:: TEXTO DE ORIGEM ::
__________________________________________________

Os autores morais
por Mário Tomé
Os assassinatos do Chefe do Estado Maior General das Forças Armadas e de Nino Vieira devem ser interpretados à luz das disputas e manobras com os militares e as sempre presentes tentativas de etnização da luta política na Guiné-Bissau, que, felizmente, ainda não extravasou para o povo, que tem demonstrado uma sensatez enorme, embora incapaz de encontrar formas de intervenção social e política que, explorando as contradições, dê uma vassourada transformadora na podridão instalada.
A acumulação de ódios e rivalidades na usura do poder e dos privilégiso terá estado por detrás da liquidação dos dois mais poderosos senhores em presença. O povo parece respirar aliviado. Assim já aconteceu várias vezes.
Nino Vieira foi o homem forte do regime que, antes e depois de aderir ao pluralismo dito democrático, ligou o seu destino económico e portanto político às propostas das nações amigas – URSS enquanto durou, Portugal, França, em especial – para o desenvolvimento. Essas propostas, invariavelmente anunciadas como ajudas ao desenvolvimento e de ataque à pobreza, trataram de implantar os critérios da economia de mercado e de rapina como base da democracia. A economia tradicional de subsistência, atrasada mas de onde a fome estava ausente, foi sendo ultrapassada pelos novos critérios, levando ao saque dos mares pelos arrastões soviéticos (enquanto durou a URSS e o peixe) e a implantação da influência da França como potência neocolonial afirmada. Zona do franco e depois do euro sob o signo da integração, a Guiné faz parte. desde Maio de 1997, da União Económica e Monetária Ocidental Africana (UEMOA). O combate à inflação, sob os auspícios da UEMOA e da Comunidade Económica de Estados da África Ocidental (CEDEAO) desde 1979, ao mesmo tempo que permitiu a Nino Vieira e sua corte aumentarem os seus privilégios, não avançou um passo no ataque à pobreza, mas foi liquidando a pouca capacidade de subsistência autónoma que restava. A produção para exportação, nomeadamente do cajú, valendo-se da mão-de-obra muito barata, foi tirando terras agrícolas até se chegar à situação de um défice de 50% no arroz ,a base alimentar por excelência, e de 60% nos outros cereais.
A Guiné tem petróleo e bauxite, que foi sempre um apelo à ajuda do costume da comunidade internacional e à codícia dos governantes e altas patentes militares. Da total desestruturação do Estado à permissividade face ao tráfico de droga foi um passo.
Uma espécie de «matai-vos uns aos outros» parece perpassar pelo o olhar dos transeuntes e espectadores, que são, na verdade, os verdadeiros sacrificados por décadas de despotismo boçal, sustentado pela comunidade internacional, nome dado às potências em disputa pelo controlo das riquezas potenciais. Nada disto tem a ver com a chama de Amílcar que iluminou a Guiné-Bissau desde 1956.

__________________________________________________

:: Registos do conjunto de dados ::

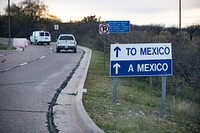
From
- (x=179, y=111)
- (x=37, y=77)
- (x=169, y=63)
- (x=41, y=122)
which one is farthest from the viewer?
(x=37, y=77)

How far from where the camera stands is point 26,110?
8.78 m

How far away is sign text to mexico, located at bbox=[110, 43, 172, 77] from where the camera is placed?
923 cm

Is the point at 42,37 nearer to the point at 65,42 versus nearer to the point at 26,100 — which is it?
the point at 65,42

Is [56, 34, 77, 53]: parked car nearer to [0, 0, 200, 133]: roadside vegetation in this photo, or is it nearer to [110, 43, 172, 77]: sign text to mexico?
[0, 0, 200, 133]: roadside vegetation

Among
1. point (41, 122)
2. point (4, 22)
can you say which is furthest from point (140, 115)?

__________________________________________________

:: TAREFAS DO EXERCÍCIO ::
(1) Segundo o artigo sobre a Guiné-Bissau, desde quando o país faz parte da União Económica e Monetária Ocidental Africana?
(2) Escreva a continuação do artigo sobre a Guiné-Bissau a partir da última frase apresentada.

:: RESPOSTAS DO EXERCÍCIO ::
(1) Desde maio de 1997.

(2)
África, o ventre fértil que deu à luz a humanidade, que foi dilacerada pela barbaridade da escravatura, que foi estraçalhada, arbitrariamente dividida e sistematicamente espoliada com a colonização, que ressurgiu em toda a sua grandeza libertando-se formalmente do opressor, deixou-se aprisionar por aqueles mesmos que julgara expulsar.
O período pós-colonial mostrou até onde é capaz de ir o capitalismo, do que são capazes as multinacionais e as transnacionais, o real significado das ajudas dos Estados democráticos ocidentais, nomeadamente os ex-colonizadores: não recuam perante nenhum crime, por mais hediondo que seja.
Estamos perante uma verdadeira associação criminosa determinada a disputar as riquezas imensas deste sacrificado continente, em conjunto e numa disputa cujas regras são definidas pelo total arbítrio e pela prepotência sobre as populações indefesas. A aparente civilização que preside às relações entre Estados e multinacionais, entre si e no relacionamento com os Estados africanos, tem como denominador comum a salvaguarda da possibilidade sem limites de tripudiarem por sobre a vida e os intersses dos povos, e a segurança garantida pela corrupção persistente e sistemática das suas elites. Tal corrupção tem como suporte material a imposição dos critérios de produção e comércio, que asseguram às elites os maiores proventos e privilégios em troca da espoliação das matérias-primas e da produção agrícola para exportação para as «metrópoles» – podemos de novo chamar-lhes assim – , à custa da carência das populações, que se debilitam cada vez mais e também cada vez mais procuram o eldorado na emigração em massa.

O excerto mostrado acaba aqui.